PROBLEM — Continue the discussion of calendar reform and time standards, starting after its last sentence.
____ TEXT SEGMENT
Rick Welykochy <r...@praxis.com.au> writes:
> Nick Andrew wrote:
>
>> Indeed. The Earth's rotational period does vary slightly (effect of
>> earthquakes notwithstanding). One reason time is hard to deal with
>> sensibly is our insistence on synchronising it to the mean solar day.
>
> // off topic Easter Time time ramblings
> Isaac Asimov figured it out years ago. From memory ...
>
> Create a new calendar with 52 weeks of 7 days = 364 days.  Add one extra
> day, called World Day, at the end - 365 days.  World Day does not have a day
> of the week. In this way, every date falls on the same day of the week in
> every year.

Note that this doesn't address the GMT/UT[C01] issue, which is all about the
relationship between local time and time-as-seen-by-astronomers, or perhaps
more clearly, time as it relates to the actions of things other than our own
planet rotating.

> For leaps years, add an extra Leap day after World Day. It too has no day of
> the week. To make things precise, every 100 years, there is no Leap Day, but
> every 400 years there is.
________
____ PROVIDED DATA
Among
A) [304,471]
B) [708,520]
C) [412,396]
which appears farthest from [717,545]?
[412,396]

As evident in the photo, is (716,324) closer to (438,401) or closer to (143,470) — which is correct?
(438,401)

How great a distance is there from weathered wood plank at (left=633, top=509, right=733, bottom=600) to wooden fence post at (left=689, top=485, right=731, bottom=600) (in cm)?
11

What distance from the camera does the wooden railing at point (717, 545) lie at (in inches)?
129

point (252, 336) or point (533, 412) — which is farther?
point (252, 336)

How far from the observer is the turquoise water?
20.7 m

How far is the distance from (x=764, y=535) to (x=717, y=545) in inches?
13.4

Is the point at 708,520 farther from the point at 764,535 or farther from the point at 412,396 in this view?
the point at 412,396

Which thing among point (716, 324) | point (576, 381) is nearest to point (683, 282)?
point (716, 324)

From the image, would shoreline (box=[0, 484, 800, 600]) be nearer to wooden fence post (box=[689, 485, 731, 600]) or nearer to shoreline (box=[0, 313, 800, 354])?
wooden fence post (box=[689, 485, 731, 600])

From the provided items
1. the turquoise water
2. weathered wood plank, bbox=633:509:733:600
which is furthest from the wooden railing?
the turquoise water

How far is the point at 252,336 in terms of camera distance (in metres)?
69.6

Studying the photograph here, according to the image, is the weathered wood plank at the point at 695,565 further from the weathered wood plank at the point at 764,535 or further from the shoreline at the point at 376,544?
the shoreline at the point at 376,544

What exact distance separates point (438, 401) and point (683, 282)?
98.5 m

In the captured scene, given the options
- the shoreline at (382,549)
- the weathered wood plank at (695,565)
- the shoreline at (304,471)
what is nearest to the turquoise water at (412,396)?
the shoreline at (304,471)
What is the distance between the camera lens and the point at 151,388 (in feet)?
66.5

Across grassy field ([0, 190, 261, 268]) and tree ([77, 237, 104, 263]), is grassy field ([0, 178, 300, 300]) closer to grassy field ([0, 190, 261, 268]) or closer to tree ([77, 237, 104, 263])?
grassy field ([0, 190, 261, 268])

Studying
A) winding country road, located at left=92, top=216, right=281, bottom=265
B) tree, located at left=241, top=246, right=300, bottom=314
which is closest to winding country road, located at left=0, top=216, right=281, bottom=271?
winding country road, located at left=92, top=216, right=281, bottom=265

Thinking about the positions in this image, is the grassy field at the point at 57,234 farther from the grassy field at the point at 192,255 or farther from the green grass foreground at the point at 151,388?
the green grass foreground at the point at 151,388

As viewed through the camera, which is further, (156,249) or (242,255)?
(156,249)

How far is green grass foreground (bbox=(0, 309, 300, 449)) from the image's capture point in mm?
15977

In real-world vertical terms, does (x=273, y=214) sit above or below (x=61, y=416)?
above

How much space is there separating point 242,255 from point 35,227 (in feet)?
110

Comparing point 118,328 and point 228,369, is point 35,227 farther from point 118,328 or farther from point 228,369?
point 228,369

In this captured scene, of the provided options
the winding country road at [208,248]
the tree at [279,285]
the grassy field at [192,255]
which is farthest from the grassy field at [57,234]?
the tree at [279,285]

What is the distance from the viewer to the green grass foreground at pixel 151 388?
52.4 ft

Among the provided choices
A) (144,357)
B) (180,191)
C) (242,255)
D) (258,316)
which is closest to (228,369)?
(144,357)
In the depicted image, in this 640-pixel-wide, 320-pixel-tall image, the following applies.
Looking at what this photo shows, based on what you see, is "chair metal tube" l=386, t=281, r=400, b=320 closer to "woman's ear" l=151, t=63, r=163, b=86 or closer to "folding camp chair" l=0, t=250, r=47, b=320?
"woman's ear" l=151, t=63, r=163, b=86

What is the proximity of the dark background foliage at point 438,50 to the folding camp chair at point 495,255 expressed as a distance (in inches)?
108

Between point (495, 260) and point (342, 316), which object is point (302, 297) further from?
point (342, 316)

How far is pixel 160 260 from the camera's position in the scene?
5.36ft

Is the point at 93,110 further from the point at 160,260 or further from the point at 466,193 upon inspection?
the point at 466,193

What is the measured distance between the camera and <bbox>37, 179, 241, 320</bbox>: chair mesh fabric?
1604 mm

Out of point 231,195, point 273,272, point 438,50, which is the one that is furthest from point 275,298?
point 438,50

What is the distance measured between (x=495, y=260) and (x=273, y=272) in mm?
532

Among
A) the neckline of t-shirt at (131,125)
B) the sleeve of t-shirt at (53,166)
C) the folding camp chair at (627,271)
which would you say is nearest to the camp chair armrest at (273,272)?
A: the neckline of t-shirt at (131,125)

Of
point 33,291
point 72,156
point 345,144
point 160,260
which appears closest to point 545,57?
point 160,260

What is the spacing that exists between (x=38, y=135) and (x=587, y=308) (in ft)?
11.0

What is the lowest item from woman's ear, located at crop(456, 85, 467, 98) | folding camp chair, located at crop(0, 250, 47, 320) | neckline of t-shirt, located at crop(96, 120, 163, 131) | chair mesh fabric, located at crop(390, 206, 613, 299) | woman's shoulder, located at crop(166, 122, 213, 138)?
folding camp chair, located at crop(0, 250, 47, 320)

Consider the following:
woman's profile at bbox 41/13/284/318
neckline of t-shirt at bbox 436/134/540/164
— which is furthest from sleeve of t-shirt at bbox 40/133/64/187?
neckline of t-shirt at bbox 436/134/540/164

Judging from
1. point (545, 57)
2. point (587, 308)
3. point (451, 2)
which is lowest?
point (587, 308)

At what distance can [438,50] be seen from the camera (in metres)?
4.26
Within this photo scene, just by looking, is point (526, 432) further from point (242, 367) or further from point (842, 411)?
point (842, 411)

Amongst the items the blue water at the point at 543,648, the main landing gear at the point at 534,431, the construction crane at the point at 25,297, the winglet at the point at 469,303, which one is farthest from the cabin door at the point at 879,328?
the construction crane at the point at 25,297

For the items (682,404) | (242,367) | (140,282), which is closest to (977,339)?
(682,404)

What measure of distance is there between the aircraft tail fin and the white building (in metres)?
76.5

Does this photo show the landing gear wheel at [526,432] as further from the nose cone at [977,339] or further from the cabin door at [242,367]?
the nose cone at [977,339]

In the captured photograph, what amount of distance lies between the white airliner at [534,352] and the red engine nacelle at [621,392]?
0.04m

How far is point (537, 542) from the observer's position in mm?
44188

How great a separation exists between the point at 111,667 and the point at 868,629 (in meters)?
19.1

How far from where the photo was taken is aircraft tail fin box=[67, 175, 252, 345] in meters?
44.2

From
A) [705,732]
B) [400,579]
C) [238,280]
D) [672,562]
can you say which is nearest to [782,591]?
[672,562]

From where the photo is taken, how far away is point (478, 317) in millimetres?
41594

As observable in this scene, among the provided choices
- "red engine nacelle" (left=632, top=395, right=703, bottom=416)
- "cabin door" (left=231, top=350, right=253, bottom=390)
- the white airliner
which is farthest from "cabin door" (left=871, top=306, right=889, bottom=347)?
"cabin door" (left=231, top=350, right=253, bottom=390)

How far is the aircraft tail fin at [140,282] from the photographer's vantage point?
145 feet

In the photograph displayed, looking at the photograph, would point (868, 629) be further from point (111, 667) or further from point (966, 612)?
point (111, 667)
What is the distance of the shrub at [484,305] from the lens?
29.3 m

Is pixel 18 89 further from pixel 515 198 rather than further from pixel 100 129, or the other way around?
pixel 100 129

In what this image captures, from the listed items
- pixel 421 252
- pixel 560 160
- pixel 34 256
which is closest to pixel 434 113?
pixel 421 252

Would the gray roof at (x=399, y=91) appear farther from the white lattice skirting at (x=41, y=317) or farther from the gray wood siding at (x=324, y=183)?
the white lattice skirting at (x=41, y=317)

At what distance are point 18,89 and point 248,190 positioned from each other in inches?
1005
________
RESPONSE BELOW —
>
> That pretty well matches up the solar year to the earth's rotation.

I don't find this convincing, FWIW, since it doesn't address issues like
"every five days" in a terribly meaningful day.  All it does is translate
those into one of two problems:

Either you have "every five days, except once a year when it is six or seven
days between instances", or "every five days, but which day changes every
year."

Unfortunately, we can't just stop the world for world day, which means that we
still have unpredictable day/date matching.

[...]

> I don't recall Asimov dealing with the tetchy problem of daylight time.

IIRC he thought it was a silly idea, as were the politically motivated time
zones.  Both views are ... arguably true. :)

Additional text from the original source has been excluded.